- [Примените прочитанное]
1. Ответьте по отрывку о Герасиме на три вопроса:
(a) Кому Герасим отдаёт Татьяну?
(b) Где Герасим нашёл щеночка?
(c) Что Герасим повесил на шею Муму?
2. Определите, согласуются ли с отрывком о Герасиме три утверждения:
(a) Капитон в тексте назван пьяницей.
(b) Щеночка Герасим нашёл в лесу.
(c) Истребить Муму приказала барыня.
3. Допишите отрывок о Герасиме, начав сразу после его последнего предложения.

- [Отрывок документа]
□ □ □ □ □ □ □

Когда-то она слыла красавицей, но красота с неё
очень скоро соскочила. Нрава она была весьма
смирного, или, лучше сказать, запуганного, к самой
себе она чувствовала полное равнодушие, других
боялась смертельно; думала только о том, как бы
работу к сроку кончить, никогда ни с кем не
говорила и трепетала при одном имени барыни, хотя
та её почти в глаза не знала».
Какие
только повороты и нюансы неизъяснимого
любовного чувства за всю свою творческую жизнь
не преподнёс нам Тургенев! И стихийность любви, с
её неподвластностью разуму и воле человека. И
любовь жертвенную и героическую. Любовь
тревожную и дисгармоничную. Поэтическую
сущность любви, не омрачённую житейскими
противоречиями и разочарованиями. Даже
любовь-страдание, любовь-рабство. Но под какую
рубрику подверстать любовь Герасима к Татьяне?!.
И как же до
обидного безропотно и покорно отказывается от
своего чувства могучий Герасим, отдавая Татьяну
в руки горького и глупо претенциозного пьяницы
Капитона. Ещё бы, барыня приказала... Неужели
неисчерпаемые силы народа заключены в таком вот
безответном и покорном послушании? Но если бы в
рассказе Тургенева дело закончилось только этим
прискорбно-унизительным случаем, то хоть как-то
можно было бы примириться с рабским повиновением
Герасима. Дальше же ещё безнадёжнее становится
на душе у читателя. В тине (!) у реки Герасим нашёл
барахтавшегося щеночка. И снова вспыхивает
любовь живого существа к живому, немого к немому,
вспыхивает глубоко и безудержно. Даже
человеческое многозначное и часто
противоречивое слово не мешает и не помогает
этому сильному чувству, быть может, выше такой
любви нет вообще ничего на свете, ибо она равна
инстинкту, подсознанию, пронизывает сам воздух
взаимного сосуществования Муму и Герасима.
И что же
опять?! Честное слово, даже продолжать не хочется,
настолько горькое и безысходное чувство
захлёстывает все рассуждения. Господи, да откуда
же такая безропотность, такая покорность... Вновь
вмешалась недовольная барыня, приказала
истребить Муму, и Герасим своей собственной
могучей рукой повесил камень на шею страстно
любимому и единственно дорогому созданию на всём
белом свете и утопил его...

□ □ □ □ □ □ □

Собранные записи данных:

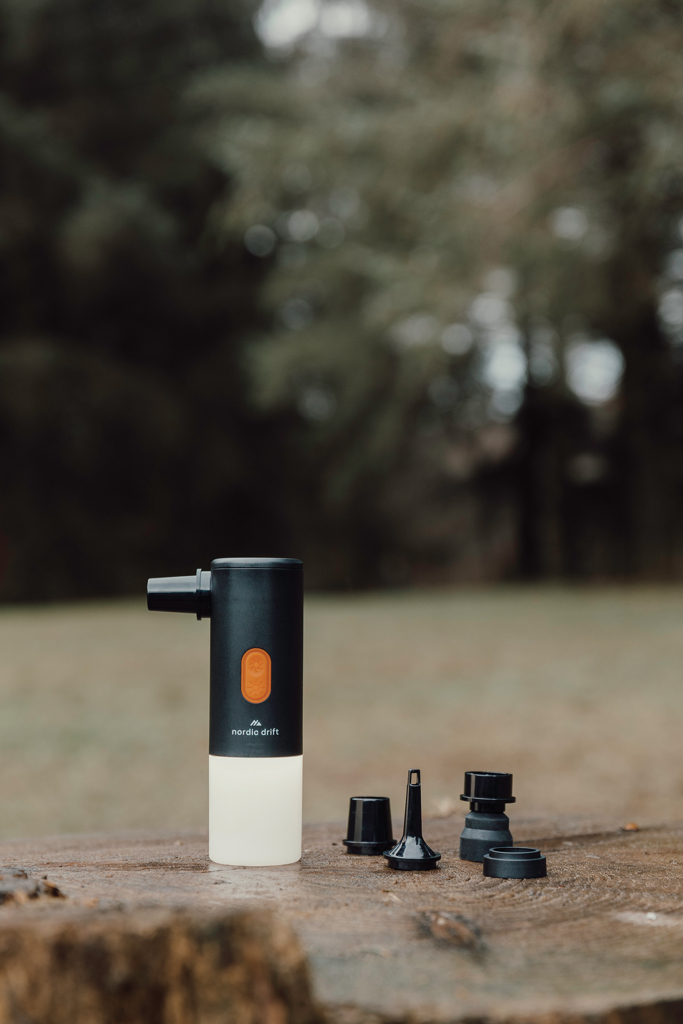 Bomba de aire camping y luz portátil Nordic Drift Titan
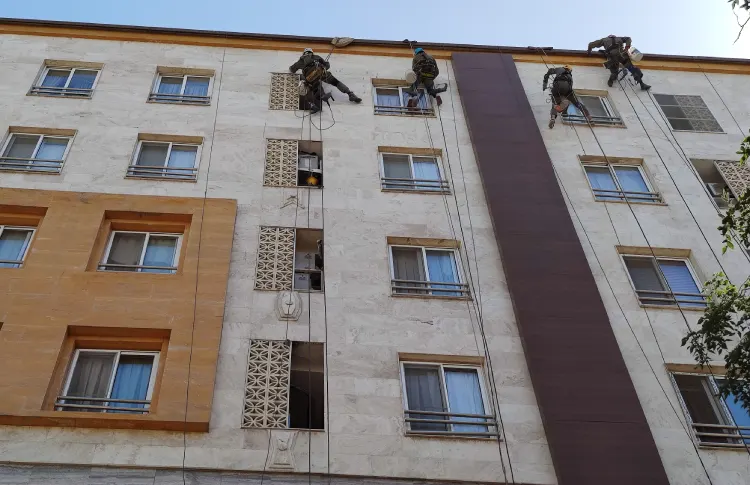 راپل کاری و رول پلاک نما 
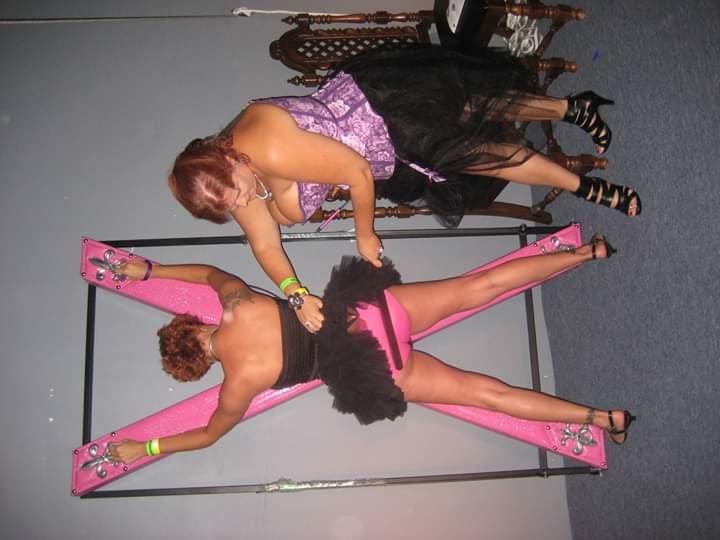 25P Mature wife  hot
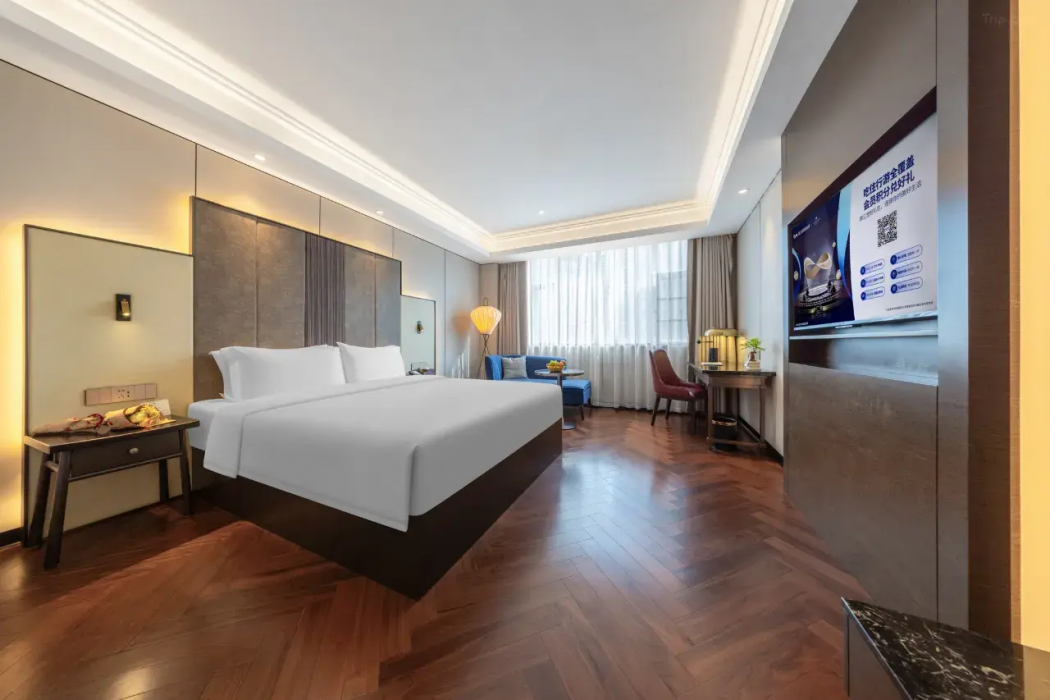 Jinjiang Metropolo Hotel (Zhuhai Gongbei Port International Convention and Exhibition Center) 8/16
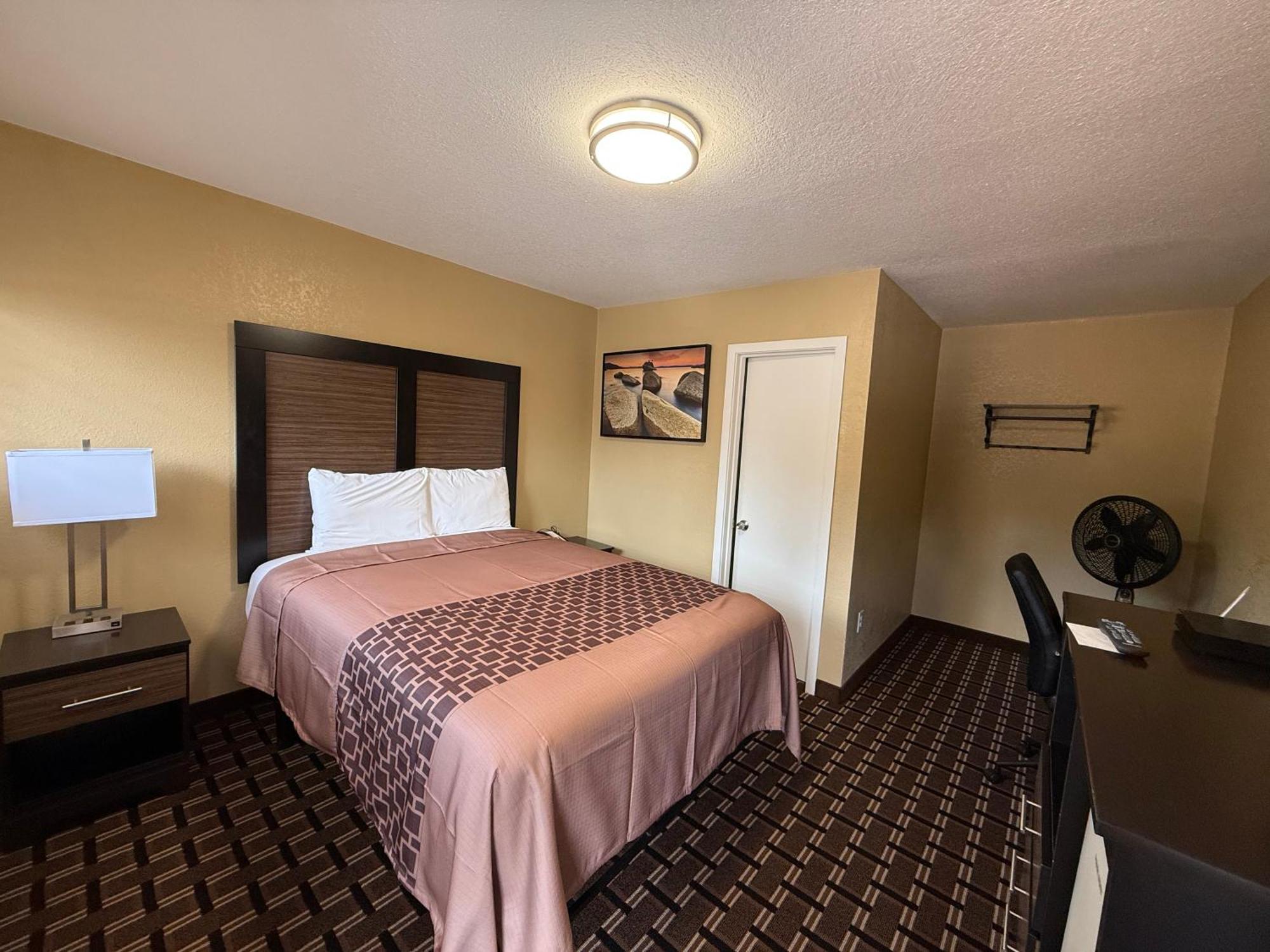 Pinewood Inn Саус Лэйк Тахо Экстерьер фото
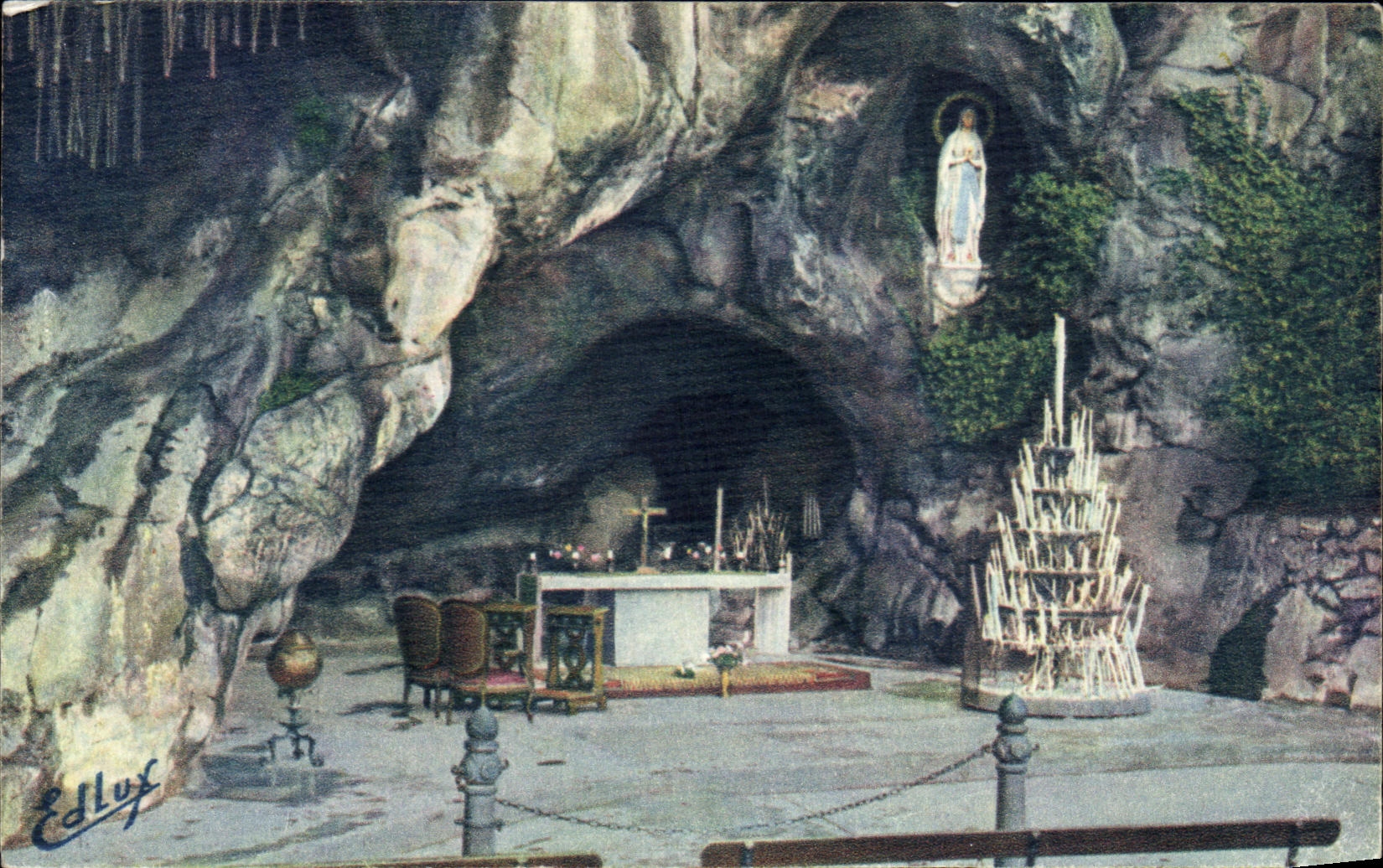 CPA Lourdes La Grotte Miraculeuse dont le nouvel Autel en marbre des Pyrenees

□ □ □ □ □ □ □

- [Ответы к упражнению]
1.
(a) Капитону.
(b) В тине у реки.
(c) Камень.

2.
(a) Да: «горького и глупо претенциозного пьяницы Капитона».
(b) Нет: «В тине (!) у реки Герасим нашёл барахтавшегося щеночка».
(c) Да: «Вновь вмешалась недовольная барыня, приказала истребить Муму».

3.
Страшно
становится. Опять полюса сходятся: абсолютная
рабская покорность и неограниченное
самовластье. Но если в сфере труда физического и
умственного золотая середина весьма часто
предполагает и действительно являет собой
межеумочную бездеятельность и
приспособленчество, то в области безграничной
власти и рабского подчинения ей дело обстоит
совершенно противоположным образом. Эта важная
грань человеческого общежития — власть — чем
больше имеет золотой середины меж полюсами
своими, тем лучше, чем больше гармонии в этой
самой золотой середине, тем легче, уверенней и
достойней всем нам жить и работать. Но, к
сожалению, пока мы все до сих пор делимся или на
«самодурок-барынь» (меньшинство), или на «немых
Герасимов» (большинство). Правда, что ещё больше
добавляет пессимизма, дворни при самовластной
«барыне» становится всё больше и больше. И эту
плотную массу никак нельзя в данном случае
отнести к такой желаемой золотой середине. Это
скорее свинцовая оболочка на безудержном и
бесконтрольном кулаке барыни. И последнее, очень
важное и тонкое добавление ко всем размышлениям
в этом сложном и животрепещущем вопросе. Могучий,
хотя и безответный Герасим не прижился в городе и
вернулся в деревню. Он ушёл без разрешения, можно
сказать, бежал, это была для него высшая форма
молчаливого протеста. То есть самый чистый и
нравственный крестьянин вернулся к своим
истокам. Молча. Всё сказал за своего глухонемого
героя Тургенев сюжетными ходами и поворотами
рассказа. Тем самым Иван Сергеевич вновь, правда,
на другом уровне, актуализировал пушкинскую
знаменитую ремарку из «Бориса Годунова»: «Народ
безмолвствует». Ужасающая несправедливость
крепостного права дошла до края пропасти, если
смотреть со стороны положения крестьян. Но
противоестественность и бесчеловечность вообще
такого состояния можно было сформулировать
только с противоположной стороны, с точки зрения
самодурки-барыни. И выполнил эту задачу Лев
Толстой высказыванием всё того же князя Андрея,
обращенным к Пьеру Безухову.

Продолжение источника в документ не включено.